$13 billion sounds like a boatload of bucks to me. And it is.: "The settlement amounts to roughly half the bank's annual profit," report Ben Protess and Jessica Silver-Greenberg in a DealBook piece in today's New York Times. The writers quote US Attorney General Eric Holder:
The size and scope of this resolution should send a clear signal that the Justice Department’s financial fraud investigations are far from over. No firm, no matter how profitable, is above the law, and the passage of time is no shield from accountability.
But the "size and scope" of the settlement isn't quite as rich as it appears at first.
For one thing, it includes a $4 billion settlement reached earlier this fall with the Federal Housing Finance Agency. So it's really a $9 billion settlement.
Still pretty good, right? An acknowledgement that things got crazy out of whack, right? Not really.
As Matthew Yglesias points out in his article for Slate, "just $2 billion takes the form of an actual fine." (I like that "just"!) As for the rest: "The $7 billion in other compensatory payments Morgan will have to make is tax deductible, which assuming they've got smart accountants and lawyers working for them will reduce the real pain by somewhere in the $2-$3 billion range."
And as David Dayen writes for Salon (full article, here),
Nearly half of the [$9 billion] figure comes in the form of “mortgage relief,” which an independent monitor (and what’s so independent about a monitor chosen by the bank?) has four years to distribute. Any time you extend the time horizon of a penalty, you’re reducing its real value.

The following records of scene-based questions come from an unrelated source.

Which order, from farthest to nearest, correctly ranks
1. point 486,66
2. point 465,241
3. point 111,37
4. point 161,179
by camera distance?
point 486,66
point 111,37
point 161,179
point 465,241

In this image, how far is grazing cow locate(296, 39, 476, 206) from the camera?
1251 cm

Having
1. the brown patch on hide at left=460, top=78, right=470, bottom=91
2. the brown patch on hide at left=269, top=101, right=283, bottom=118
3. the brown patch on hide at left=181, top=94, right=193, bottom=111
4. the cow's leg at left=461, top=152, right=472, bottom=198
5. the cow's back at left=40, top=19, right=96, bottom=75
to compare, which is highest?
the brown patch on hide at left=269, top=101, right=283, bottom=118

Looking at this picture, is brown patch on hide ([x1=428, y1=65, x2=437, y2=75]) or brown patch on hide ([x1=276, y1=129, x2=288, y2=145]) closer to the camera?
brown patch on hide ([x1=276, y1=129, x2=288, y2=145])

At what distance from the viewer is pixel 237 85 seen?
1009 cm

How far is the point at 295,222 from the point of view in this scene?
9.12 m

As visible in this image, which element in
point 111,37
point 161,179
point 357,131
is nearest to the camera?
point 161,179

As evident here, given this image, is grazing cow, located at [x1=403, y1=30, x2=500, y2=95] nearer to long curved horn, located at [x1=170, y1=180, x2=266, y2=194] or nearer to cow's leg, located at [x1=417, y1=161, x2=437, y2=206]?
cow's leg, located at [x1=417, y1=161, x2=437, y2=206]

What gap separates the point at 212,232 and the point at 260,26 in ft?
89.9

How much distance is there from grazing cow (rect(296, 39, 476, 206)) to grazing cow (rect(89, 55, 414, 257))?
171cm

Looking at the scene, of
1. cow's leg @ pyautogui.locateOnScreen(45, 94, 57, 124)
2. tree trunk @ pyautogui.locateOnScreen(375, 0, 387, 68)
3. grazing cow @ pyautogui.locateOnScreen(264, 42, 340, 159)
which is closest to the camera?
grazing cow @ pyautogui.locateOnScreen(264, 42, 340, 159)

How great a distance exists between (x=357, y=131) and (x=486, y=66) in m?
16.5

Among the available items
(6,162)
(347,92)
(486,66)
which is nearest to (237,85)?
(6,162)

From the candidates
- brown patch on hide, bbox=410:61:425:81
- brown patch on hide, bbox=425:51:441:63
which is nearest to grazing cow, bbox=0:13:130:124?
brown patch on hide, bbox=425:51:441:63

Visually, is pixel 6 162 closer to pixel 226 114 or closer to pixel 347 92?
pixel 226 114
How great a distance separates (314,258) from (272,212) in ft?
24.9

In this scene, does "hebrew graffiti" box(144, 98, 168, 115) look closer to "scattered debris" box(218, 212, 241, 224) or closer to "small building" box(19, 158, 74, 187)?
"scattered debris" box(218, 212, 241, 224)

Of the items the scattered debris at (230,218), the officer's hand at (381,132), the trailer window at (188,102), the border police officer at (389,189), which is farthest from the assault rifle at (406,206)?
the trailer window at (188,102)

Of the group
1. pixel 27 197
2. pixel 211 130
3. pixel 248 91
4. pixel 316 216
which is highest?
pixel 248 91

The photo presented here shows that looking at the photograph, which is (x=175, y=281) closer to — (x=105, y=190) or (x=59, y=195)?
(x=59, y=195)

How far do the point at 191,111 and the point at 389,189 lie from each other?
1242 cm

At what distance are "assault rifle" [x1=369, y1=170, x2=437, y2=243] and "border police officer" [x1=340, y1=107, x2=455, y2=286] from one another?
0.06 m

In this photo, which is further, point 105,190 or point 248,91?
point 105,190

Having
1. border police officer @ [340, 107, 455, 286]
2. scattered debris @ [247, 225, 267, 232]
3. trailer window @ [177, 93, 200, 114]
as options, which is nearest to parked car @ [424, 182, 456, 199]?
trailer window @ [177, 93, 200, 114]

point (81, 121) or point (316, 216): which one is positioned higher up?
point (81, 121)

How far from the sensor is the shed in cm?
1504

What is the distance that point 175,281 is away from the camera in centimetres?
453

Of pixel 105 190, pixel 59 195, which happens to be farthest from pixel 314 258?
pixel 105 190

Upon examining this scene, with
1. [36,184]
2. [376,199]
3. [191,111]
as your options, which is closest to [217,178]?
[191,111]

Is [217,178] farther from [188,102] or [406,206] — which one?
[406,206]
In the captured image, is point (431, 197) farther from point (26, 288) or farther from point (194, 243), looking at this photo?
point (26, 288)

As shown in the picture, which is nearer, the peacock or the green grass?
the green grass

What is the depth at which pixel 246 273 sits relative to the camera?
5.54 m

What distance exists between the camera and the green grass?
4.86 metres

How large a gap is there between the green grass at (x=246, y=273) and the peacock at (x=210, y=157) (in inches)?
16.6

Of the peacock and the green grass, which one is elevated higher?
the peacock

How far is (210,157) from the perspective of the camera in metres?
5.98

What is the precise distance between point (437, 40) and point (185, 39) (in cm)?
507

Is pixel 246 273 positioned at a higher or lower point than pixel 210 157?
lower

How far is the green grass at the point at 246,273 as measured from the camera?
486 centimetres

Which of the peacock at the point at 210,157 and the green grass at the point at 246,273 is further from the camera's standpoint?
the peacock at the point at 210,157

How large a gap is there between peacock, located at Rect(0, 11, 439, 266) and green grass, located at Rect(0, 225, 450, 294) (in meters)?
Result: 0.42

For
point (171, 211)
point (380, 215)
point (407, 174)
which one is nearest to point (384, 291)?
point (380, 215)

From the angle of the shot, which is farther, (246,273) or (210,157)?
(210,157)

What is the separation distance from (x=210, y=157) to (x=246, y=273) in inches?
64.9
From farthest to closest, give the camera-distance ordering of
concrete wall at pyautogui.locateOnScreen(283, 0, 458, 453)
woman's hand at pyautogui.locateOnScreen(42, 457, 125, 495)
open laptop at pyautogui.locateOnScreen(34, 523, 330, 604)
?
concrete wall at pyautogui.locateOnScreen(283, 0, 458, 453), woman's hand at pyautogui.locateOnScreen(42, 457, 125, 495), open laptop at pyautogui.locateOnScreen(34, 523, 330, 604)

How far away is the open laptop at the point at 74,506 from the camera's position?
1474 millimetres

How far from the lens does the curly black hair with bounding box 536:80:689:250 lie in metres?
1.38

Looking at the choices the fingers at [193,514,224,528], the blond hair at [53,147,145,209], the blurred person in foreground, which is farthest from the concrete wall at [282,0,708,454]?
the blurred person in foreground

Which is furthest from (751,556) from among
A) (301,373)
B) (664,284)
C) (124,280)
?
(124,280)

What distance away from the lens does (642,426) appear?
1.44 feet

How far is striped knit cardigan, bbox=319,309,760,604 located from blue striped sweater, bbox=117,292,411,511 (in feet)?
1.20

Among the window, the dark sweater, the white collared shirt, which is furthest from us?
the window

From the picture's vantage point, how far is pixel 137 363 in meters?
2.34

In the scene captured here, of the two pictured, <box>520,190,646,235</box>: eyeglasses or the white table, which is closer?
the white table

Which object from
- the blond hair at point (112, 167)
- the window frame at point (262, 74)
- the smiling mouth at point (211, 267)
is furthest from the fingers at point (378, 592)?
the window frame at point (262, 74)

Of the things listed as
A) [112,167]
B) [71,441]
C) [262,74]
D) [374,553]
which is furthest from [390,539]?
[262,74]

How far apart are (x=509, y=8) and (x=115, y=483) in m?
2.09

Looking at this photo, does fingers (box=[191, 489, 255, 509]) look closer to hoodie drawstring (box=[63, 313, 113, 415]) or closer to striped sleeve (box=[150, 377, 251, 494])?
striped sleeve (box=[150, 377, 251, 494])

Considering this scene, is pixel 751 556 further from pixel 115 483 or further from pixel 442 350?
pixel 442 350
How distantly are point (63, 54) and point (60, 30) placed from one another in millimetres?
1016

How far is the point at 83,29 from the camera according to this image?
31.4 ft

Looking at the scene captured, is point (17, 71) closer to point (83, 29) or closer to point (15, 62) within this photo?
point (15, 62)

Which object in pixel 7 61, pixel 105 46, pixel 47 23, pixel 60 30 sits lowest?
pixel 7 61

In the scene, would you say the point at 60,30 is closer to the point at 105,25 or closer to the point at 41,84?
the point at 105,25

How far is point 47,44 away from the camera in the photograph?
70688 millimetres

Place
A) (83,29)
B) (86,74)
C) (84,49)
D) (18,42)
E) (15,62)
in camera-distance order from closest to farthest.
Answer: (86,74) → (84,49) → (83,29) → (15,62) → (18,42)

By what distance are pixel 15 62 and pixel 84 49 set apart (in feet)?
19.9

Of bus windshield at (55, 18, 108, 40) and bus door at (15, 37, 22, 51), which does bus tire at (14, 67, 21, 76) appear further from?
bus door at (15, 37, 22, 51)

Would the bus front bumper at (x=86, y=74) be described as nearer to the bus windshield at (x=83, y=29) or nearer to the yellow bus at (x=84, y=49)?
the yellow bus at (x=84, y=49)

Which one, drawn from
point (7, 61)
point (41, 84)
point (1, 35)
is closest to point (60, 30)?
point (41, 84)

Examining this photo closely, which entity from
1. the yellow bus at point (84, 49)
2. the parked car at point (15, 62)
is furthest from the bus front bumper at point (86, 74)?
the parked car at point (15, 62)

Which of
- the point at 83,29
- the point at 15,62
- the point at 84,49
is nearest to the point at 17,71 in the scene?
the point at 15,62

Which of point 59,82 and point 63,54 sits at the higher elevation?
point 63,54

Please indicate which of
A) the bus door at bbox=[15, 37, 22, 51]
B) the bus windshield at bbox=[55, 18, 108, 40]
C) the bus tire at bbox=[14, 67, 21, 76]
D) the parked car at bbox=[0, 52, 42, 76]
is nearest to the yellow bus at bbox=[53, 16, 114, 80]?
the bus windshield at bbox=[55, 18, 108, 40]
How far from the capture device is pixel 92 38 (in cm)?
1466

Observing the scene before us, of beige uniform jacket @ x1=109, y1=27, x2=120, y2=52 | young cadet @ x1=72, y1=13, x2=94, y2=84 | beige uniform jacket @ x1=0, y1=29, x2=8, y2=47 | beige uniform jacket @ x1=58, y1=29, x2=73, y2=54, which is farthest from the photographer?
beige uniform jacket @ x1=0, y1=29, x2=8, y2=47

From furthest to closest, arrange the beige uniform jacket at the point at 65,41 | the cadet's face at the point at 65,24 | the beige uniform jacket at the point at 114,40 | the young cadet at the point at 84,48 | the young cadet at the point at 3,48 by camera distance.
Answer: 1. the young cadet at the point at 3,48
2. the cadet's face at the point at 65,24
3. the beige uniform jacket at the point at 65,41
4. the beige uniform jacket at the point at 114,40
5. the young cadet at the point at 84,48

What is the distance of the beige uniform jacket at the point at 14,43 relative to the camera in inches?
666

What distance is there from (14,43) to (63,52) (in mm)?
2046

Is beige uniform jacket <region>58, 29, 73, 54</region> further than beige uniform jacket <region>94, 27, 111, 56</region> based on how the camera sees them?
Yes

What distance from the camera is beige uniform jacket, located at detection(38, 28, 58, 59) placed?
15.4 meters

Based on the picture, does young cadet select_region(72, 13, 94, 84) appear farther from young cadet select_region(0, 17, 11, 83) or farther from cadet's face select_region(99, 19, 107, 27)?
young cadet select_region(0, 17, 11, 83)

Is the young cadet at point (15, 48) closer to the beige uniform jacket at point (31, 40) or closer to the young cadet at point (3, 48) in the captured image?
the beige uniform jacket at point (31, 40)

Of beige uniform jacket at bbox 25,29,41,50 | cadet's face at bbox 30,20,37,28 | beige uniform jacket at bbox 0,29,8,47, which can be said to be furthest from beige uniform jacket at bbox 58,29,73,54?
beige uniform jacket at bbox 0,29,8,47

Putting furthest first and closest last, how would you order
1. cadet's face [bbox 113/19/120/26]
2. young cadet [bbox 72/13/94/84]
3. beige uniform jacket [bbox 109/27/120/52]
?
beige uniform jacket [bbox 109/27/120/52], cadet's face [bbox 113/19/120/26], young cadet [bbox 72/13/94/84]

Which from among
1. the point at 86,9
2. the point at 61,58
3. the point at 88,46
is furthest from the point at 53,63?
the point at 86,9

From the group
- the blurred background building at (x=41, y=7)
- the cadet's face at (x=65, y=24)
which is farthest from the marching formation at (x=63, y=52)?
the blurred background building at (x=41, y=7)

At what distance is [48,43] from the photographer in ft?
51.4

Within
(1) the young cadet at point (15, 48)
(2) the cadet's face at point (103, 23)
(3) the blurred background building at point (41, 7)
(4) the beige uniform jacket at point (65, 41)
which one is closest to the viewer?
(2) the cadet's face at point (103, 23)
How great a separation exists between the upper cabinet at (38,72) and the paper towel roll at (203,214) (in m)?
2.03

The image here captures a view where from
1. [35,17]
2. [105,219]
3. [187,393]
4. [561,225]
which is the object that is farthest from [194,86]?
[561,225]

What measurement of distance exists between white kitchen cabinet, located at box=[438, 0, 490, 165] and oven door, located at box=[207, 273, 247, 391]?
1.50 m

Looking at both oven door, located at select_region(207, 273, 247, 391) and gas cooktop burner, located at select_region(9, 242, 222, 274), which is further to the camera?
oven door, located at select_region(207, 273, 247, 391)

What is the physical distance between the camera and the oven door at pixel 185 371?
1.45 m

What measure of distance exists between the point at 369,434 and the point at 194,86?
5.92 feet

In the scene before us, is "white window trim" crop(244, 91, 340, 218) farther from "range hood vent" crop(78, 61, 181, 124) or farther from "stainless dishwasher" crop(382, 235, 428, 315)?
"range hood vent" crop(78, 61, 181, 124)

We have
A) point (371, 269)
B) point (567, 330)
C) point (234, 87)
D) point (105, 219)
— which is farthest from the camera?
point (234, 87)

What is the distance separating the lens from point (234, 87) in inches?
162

The government had earlier claimed that it was holding out for an admission of guilt, but in the final statement, JP Morgan Chase admitted to no violations of law. Thankfully, Justice did get a concession that the bank would not try to recoup any of the $13 billion from the Federal Deposit Insurance Corporation (yes, you read that right. New definition of chutzpah!)
Tony West, a senior Justice Department official who worked on this "deal", apparently believes that steep fines will discourage repeat bad behavior.
I wish I thought he was right.
Instead, I'll agree with Bart Naylor, a policy advocate at Public Citizen, whom Protess and Silver-Greenberg quote: "Unless you hold the executives accountable, it really is just the cost of doing business."